What if the FBI tried to crack an Android phone? We attacked one to find out

Our test MDM successfully resets the password. Then, the scrypt key derivation function (KDF) is used to generate the new key encryption key (KEK). William Enck and Adwait Nadkarni, CC BY-ND
The Justice Department has managed to unlock an iPhone 5c used by the gunman Syed Rizwan Farook, who with his wife killed 14 people in San Bernardino, California, last December. The high-profile case has pitted federal law enforcement agencies against Apple, which fought a legal order to work around its passcode security feature to give law enforcement access to the phone’s data. The FBI said it relied on a third party to crack the phone’s encrypted data, raising questions about iPhone security and whether federal agencies should disclose their method.

But what if the device had been running Android?
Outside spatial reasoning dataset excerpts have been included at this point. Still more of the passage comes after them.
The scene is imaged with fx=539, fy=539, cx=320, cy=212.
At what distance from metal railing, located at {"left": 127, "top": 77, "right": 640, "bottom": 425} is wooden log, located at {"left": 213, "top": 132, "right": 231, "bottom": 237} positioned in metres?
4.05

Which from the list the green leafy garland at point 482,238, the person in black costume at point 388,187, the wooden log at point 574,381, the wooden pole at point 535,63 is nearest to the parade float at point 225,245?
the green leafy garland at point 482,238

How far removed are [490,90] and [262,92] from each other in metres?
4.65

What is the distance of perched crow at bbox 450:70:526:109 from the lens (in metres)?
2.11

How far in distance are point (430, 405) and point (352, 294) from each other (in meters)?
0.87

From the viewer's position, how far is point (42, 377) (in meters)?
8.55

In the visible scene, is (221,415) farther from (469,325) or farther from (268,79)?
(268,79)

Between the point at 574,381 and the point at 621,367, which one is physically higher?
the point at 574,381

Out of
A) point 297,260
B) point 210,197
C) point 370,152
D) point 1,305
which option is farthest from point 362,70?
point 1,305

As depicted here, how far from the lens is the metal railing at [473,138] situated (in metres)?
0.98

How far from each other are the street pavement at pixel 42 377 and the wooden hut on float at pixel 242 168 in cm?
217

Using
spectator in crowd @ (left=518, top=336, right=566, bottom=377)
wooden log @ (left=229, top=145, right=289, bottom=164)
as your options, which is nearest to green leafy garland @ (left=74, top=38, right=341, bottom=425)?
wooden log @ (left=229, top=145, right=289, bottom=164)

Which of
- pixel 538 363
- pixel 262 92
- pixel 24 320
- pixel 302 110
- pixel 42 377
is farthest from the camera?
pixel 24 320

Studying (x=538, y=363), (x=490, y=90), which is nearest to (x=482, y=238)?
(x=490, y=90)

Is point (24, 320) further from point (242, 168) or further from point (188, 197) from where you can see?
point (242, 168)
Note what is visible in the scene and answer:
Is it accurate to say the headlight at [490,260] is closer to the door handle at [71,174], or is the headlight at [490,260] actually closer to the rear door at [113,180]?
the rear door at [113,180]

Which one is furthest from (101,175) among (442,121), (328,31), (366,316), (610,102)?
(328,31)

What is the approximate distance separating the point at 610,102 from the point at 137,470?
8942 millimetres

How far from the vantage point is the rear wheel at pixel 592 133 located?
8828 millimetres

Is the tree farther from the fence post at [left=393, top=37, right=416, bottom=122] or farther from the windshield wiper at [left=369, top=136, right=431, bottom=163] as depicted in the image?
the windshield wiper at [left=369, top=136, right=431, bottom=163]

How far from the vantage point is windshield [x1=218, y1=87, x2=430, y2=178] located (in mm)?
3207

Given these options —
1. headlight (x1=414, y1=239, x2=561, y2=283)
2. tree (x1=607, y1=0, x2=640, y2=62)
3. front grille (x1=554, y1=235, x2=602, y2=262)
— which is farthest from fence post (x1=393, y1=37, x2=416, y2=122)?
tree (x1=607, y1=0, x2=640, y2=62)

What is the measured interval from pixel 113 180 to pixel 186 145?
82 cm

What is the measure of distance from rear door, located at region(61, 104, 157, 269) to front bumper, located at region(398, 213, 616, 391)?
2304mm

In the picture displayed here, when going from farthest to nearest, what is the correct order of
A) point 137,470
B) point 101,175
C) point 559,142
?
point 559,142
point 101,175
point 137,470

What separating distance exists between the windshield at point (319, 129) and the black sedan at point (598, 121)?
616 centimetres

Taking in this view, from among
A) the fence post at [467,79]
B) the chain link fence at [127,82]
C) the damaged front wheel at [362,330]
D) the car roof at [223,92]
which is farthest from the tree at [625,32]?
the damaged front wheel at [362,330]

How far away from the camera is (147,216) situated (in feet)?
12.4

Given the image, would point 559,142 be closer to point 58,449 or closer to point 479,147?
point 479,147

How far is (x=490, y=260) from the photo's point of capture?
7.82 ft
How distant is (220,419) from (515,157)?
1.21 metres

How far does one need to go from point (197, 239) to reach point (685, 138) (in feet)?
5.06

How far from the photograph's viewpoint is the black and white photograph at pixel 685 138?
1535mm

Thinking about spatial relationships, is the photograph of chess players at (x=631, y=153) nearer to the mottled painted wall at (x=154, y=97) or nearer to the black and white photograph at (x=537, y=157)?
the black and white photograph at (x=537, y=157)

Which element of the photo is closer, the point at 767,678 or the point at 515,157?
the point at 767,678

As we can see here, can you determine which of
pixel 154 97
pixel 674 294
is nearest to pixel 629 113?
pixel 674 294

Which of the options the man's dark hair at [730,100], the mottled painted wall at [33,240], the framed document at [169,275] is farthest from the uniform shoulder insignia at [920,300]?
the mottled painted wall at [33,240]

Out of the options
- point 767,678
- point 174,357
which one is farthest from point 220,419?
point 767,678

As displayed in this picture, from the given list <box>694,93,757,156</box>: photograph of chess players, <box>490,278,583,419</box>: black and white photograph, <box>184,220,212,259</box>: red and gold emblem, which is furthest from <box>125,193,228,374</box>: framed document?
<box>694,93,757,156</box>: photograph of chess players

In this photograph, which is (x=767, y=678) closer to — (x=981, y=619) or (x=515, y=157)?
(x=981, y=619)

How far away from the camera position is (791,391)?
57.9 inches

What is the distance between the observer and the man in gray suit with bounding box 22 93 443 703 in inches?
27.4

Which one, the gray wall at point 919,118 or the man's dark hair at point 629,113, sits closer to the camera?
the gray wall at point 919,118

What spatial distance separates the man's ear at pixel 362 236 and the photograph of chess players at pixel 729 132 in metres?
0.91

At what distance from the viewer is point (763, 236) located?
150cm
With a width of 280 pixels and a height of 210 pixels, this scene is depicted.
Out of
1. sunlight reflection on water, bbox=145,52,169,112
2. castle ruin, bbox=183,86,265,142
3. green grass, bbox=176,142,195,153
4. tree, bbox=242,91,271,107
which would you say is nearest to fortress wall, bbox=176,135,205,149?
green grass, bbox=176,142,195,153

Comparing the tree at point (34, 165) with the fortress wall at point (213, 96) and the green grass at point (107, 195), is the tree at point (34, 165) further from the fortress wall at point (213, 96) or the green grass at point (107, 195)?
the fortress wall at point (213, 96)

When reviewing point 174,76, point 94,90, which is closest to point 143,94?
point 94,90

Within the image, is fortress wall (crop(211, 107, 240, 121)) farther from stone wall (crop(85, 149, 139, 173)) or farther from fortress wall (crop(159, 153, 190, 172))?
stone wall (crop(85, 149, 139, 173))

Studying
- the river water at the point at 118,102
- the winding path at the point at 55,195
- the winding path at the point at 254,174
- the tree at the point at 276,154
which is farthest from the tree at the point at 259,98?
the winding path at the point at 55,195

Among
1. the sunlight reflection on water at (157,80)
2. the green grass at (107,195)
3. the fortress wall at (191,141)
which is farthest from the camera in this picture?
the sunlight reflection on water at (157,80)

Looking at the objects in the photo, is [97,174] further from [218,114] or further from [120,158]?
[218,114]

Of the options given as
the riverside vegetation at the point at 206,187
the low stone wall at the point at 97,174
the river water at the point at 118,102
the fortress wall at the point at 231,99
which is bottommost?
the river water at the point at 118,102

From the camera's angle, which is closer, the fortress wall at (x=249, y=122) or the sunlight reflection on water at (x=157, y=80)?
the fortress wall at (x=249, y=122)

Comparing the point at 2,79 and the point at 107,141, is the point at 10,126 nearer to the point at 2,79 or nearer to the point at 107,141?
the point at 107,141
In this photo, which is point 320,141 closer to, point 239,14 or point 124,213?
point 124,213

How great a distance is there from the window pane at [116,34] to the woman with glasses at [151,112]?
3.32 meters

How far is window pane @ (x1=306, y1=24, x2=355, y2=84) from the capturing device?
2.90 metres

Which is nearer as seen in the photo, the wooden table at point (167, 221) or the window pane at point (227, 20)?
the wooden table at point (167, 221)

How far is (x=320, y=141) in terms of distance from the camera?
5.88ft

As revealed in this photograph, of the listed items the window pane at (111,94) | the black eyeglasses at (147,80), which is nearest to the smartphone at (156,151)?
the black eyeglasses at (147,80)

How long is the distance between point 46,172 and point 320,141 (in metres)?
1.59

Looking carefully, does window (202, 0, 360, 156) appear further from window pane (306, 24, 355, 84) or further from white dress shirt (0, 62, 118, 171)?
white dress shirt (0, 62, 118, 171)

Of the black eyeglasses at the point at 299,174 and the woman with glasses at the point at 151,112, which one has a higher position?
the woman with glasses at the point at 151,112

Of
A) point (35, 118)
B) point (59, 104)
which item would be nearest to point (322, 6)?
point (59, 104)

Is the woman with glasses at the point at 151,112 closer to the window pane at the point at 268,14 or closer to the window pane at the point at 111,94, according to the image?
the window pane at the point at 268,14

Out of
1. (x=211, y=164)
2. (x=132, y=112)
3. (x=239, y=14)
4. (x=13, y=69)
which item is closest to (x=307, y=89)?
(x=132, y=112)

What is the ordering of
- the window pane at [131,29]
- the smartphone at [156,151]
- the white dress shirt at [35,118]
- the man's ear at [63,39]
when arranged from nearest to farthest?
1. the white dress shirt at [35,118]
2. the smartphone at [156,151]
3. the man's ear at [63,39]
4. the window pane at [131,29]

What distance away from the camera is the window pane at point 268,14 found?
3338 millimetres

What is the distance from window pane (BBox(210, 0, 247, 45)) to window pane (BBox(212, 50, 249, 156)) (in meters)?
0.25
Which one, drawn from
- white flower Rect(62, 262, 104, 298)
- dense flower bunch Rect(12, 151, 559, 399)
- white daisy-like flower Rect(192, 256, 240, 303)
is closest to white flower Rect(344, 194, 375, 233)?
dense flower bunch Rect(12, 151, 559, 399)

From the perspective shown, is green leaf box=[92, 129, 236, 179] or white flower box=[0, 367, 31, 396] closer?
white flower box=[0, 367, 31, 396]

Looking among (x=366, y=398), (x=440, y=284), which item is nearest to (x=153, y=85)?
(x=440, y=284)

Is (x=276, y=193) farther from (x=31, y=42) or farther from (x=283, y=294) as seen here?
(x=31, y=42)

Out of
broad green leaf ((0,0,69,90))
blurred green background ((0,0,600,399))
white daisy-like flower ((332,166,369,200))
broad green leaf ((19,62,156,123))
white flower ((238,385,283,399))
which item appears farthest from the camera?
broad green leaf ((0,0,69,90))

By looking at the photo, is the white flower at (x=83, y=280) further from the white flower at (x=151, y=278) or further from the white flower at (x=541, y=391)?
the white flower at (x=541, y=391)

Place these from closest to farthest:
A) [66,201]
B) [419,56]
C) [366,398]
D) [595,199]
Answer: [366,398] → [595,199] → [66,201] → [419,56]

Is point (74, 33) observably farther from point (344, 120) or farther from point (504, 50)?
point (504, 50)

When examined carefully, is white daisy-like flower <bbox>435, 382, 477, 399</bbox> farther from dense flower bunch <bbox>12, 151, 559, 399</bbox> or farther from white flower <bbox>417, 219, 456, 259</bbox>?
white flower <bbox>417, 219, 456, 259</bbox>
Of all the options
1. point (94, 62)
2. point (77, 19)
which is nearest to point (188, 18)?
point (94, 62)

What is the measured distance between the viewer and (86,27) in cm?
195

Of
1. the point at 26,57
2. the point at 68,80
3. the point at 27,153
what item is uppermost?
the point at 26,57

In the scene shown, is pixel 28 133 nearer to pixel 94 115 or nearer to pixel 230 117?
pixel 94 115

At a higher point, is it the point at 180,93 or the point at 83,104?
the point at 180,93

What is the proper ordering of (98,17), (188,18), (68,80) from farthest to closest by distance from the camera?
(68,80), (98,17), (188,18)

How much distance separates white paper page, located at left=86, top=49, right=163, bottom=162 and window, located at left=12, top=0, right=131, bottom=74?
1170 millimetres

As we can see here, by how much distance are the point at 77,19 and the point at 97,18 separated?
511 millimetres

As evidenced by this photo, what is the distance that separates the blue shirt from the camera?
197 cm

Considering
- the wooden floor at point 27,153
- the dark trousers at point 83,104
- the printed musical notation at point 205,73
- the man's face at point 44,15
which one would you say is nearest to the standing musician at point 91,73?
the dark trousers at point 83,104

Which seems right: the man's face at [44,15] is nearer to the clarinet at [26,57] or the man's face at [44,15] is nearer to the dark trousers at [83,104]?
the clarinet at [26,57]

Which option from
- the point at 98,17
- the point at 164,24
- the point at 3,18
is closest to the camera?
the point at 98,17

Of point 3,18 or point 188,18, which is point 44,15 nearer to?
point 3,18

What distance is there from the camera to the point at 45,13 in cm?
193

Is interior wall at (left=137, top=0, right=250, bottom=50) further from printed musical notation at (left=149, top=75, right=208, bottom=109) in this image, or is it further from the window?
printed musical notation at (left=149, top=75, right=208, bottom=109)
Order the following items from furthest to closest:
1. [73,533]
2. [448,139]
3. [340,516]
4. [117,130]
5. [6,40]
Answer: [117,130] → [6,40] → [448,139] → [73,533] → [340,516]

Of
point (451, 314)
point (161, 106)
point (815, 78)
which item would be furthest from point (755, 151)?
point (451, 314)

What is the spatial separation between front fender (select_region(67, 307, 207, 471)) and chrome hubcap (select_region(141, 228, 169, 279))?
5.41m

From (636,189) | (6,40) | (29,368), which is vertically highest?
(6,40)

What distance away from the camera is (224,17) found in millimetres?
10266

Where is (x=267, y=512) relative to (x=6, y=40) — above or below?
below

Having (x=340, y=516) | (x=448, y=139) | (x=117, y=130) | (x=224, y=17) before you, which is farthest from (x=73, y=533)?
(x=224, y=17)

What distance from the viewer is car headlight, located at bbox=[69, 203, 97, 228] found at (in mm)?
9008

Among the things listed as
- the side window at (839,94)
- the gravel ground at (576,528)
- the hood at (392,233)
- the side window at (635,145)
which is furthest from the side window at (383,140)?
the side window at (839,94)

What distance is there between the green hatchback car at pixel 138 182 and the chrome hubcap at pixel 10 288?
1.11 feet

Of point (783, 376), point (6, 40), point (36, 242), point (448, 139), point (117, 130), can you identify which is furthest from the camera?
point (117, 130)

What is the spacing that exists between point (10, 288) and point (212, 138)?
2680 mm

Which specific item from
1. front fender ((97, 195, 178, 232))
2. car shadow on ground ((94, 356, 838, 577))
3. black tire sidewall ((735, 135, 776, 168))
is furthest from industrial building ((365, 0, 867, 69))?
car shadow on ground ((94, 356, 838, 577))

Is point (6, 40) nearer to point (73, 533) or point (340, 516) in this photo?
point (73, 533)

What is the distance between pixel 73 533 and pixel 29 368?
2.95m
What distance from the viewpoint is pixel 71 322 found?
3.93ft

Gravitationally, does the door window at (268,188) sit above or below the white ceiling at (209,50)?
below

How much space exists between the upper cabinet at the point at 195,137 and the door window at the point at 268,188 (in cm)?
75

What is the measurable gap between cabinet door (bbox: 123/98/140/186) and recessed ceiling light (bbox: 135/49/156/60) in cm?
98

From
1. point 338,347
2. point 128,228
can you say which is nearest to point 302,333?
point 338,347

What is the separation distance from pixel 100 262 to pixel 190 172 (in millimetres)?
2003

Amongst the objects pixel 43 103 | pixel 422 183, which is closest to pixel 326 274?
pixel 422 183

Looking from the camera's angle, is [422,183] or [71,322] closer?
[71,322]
Would the same technical and legal drama have played out?

We are Android users and researchers, and the first thing we did when the FBI-Apple dispute hit popular media was read Android’s Full Disk Encryption documentation.

We attempted to replicate what the FBI had wanted to do on an Android phone and found some useful results. Beyond the fact the Android ecosystem involves more companies, we discovered some technical differences, including a way to remotely update and therefore unlock encryption keys, something the FBI was not able to do for the iPhone 5c on its own.

The easy ways in

Data encryption on smartphones involves a key that the phone creates by combining 1) a user’s unlock code, if any (often a four- to six-digit passcode), and 2) a long, complicated number specific to the individual device being used. Attackers can try to crack either the key directly – which is very hard – or combinations of the passcode and device-specific number, which is hidden and roughly equally difficult to guess.